JOB 1>
Reproduce every line of the entries starting at the line containing "How far in the" and ending at the line containing "9.78 metres", both lines included. Scale each number in the answers (the distances and the box coordinates) by 2.55, rounding each result half up to the number of decimal places it originally had.

SOURCE EXTRACT>
Good points about the Duke include the fact you can work on it very easily. No plastics to remove and having only one cylinder, no fuel injection, plastic tank, and so on. It's also cheap for tyres (compared to sports bikes), although having spoked wheels means it does need innertubes, which feels old fashioned to me.
In terms of performance, it can be fun. Being very light weight, you can do stoppies pretty easily, and it eats up speedbumps with its long forks. It does feel like riding a dirtbike in many ways, and I quickly found myself doing skids and wheelies in a playful way that you can't get away with on a sportsbike (unless you're amazing!).
The Duke is also pretty comfortable, although the seat is fairly narrow. Brakes are okay but having a single disc on the front is a bit weedy, although the bike's light enough to get away with it. Finally, in traffic it's very maneouvreable with it's high, wide bars and small turning circle - very useful in London.

PROVIDED ENTRIES>

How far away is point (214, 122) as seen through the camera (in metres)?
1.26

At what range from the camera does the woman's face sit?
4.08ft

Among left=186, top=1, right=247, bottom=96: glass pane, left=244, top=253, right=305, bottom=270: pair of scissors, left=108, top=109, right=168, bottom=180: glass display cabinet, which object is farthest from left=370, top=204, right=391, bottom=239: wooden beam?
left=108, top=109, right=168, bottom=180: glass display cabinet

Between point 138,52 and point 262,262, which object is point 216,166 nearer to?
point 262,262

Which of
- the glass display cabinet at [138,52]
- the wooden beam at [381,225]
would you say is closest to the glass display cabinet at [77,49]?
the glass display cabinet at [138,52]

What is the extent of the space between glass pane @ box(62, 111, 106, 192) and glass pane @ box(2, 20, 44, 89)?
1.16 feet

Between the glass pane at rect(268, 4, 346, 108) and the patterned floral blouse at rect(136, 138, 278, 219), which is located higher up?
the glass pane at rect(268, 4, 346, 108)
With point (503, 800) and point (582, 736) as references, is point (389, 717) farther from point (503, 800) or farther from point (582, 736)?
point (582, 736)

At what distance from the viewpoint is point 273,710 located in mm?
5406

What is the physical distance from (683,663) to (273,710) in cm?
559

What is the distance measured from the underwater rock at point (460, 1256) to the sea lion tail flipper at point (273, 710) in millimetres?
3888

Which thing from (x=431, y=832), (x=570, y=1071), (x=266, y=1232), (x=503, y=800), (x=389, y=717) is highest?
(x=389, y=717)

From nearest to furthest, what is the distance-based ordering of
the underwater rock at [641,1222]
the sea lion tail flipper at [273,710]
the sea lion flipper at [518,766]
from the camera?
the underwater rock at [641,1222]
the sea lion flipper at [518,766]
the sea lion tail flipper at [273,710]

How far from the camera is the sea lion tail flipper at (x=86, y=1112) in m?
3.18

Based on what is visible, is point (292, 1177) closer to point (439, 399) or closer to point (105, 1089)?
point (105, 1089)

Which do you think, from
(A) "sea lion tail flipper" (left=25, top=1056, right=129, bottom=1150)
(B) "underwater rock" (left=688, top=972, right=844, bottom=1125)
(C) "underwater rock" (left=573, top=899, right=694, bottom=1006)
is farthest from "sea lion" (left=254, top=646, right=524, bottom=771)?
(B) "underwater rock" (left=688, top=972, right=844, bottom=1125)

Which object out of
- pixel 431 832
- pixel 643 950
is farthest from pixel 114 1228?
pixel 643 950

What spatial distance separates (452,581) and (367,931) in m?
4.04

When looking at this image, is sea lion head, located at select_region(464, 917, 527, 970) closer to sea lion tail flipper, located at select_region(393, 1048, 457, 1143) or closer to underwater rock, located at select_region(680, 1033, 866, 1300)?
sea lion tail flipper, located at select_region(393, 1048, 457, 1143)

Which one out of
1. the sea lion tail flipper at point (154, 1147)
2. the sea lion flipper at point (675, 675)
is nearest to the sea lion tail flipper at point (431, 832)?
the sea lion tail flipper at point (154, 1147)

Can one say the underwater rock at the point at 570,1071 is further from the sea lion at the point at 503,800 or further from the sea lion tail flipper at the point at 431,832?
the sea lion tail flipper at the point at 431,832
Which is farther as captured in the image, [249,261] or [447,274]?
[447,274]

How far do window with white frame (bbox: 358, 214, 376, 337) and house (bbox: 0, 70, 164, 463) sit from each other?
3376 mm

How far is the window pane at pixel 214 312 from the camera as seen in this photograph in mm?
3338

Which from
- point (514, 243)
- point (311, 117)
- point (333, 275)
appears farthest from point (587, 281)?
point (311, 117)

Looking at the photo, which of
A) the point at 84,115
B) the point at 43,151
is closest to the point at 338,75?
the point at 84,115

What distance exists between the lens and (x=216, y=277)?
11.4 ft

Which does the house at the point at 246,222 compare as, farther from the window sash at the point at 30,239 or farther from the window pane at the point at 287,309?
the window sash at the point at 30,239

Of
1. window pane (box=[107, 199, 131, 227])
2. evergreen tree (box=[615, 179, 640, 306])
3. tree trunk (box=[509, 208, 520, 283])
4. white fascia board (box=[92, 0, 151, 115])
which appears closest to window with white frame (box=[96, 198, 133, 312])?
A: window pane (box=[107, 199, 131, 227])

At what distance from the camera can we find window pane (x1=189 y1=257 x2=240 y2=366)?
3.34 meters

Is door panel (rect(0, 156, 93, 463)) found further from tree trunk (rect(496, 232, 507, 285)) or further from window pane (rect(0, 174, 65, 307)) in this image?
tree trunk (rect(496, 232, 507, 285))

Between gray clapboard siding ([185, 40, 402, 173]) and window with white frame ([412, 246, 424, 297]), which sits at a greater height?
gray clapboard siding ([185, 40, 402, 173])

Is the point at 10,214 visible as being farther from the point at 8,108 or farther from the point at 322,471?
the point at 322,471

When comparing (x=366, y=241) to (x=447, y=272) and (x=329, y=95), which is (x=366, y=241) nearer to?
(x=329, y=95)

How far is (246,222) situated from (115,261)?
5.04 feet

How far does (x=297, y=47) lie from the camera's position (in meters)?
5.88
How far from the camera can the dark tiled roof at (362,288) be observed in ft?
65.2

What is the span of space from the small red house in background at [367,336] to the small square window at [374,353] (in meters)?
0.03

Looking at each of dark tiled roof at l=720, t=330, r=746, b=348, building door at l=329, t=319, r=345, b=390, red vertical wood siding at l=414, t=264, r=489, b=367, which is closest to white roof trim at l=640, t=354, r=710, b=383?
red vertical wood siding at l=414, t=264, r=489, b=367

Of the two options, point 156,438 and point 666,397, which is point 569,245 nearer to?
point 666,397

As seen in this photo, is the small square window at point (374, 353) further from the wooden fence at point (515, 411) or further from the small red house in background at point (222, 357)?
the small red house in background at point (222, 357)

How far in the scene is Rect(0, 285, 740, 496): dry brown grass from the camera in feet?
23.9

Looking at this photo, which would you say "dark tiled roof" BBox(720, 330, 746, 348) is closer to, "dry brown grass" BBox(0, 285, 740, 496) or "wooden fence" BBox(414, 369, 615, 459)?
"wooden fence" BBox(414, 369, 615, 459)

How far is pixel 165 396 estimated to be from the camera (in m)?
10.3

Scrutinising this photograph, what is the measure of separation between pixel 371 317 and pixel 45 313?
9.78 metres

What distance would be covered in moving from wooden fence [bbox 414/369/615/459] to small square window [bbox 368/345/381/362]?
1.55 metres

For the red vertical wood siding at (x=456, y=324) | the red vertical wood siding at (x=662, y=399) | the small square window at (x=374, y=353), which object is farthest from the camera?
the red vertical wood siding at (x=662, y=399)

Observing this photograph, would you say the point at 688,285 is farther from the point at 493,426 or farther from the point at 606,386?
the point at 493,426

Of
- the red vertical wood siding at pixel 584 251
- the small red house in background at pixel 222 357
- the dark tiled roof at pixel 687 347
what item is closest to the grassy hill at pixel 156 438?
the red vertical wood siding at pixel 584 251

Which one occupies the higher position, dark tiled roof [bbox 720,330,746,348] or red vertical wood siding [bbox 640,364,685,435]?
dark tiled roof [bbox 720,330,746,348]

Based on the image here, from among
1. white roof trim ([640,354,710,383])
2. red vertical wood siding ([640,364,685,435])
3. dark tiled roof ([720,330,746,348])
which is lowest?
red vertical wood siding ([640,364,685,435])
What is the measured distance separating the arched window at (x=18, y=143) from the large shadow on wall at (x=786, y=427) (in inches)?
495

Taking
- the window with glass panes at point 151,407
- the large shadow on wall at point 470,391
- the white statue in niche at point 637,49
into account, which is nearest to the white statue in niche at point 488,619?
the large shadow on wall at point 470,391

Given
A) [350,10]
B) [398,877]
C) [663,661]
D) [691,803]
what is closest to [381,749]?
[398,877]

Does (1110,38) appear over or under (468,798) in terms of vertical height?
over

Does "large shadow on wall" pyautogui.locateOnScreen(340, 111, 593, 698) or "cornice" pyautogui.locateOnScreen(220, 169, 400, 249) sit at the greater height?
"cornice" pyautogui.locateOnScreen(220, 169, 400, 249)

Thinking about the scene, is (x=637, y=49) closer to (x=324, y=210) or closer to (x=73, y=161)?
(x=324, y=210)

JOB 2>
Extend the review of the Duke motorcycle, beginning after its final sentence.

REPLY 1>
How far in the scene is Rect(0, 285, 740, 496): dry brown grass from the camera in feet?
60.9

Looking at this photo, which would you say "dark tiled roof" BBox(720, 330, 746, 348) is closer to, "dry brown grass" BBox(0, 285, 740, 496) or "wooden fence" BBox(414, 369, 615, 459)?
"wooden fence" BBox(1056, 941, 1568, 1170)

How far is pixel 165 396 estimated to be from the camera (in m)?
26.3

Scrutinising this photograph, what is the measure of separation between pixel 371 317 and pixel 45 313?
24.94 metres

REPLY 2>
In terms of the down sides, the build quality was the main problem for me, and the main reason I sold it. Granted, this bike probably wasn't designed with winter commuting in mind, but still, the reliability was appalling. In a year the fork seals went twice (£130 each time), the front brake needed a new lever, clutch cable snapped, mirror fell off, etc. I forget all the things, but it needed to go into the workshop four or five times in a year and cost a total of £600 (the bike was only £1500, and remember it had only 3000 miles on it when i bought it). My mechanic told me they say in the trade 'Second service is the funeral service' for KTM bikes, and unfortunately he's right.
Secondly the clocks are literally a joke, saying 'Beats per Minute' on the rev counter. Joking aside though, the lack of a petrol guage or light is ridiculous, especially on a bike which has such an appalling range (70 miles on a full tank, about £8). When the petrol runs out you notice a slight drop in power, then about 500 metres later it coughs and dies, so it's clutch in and roll to a stop, flick it to reserve then you have another 7 miles to get to a petrol station. Insane.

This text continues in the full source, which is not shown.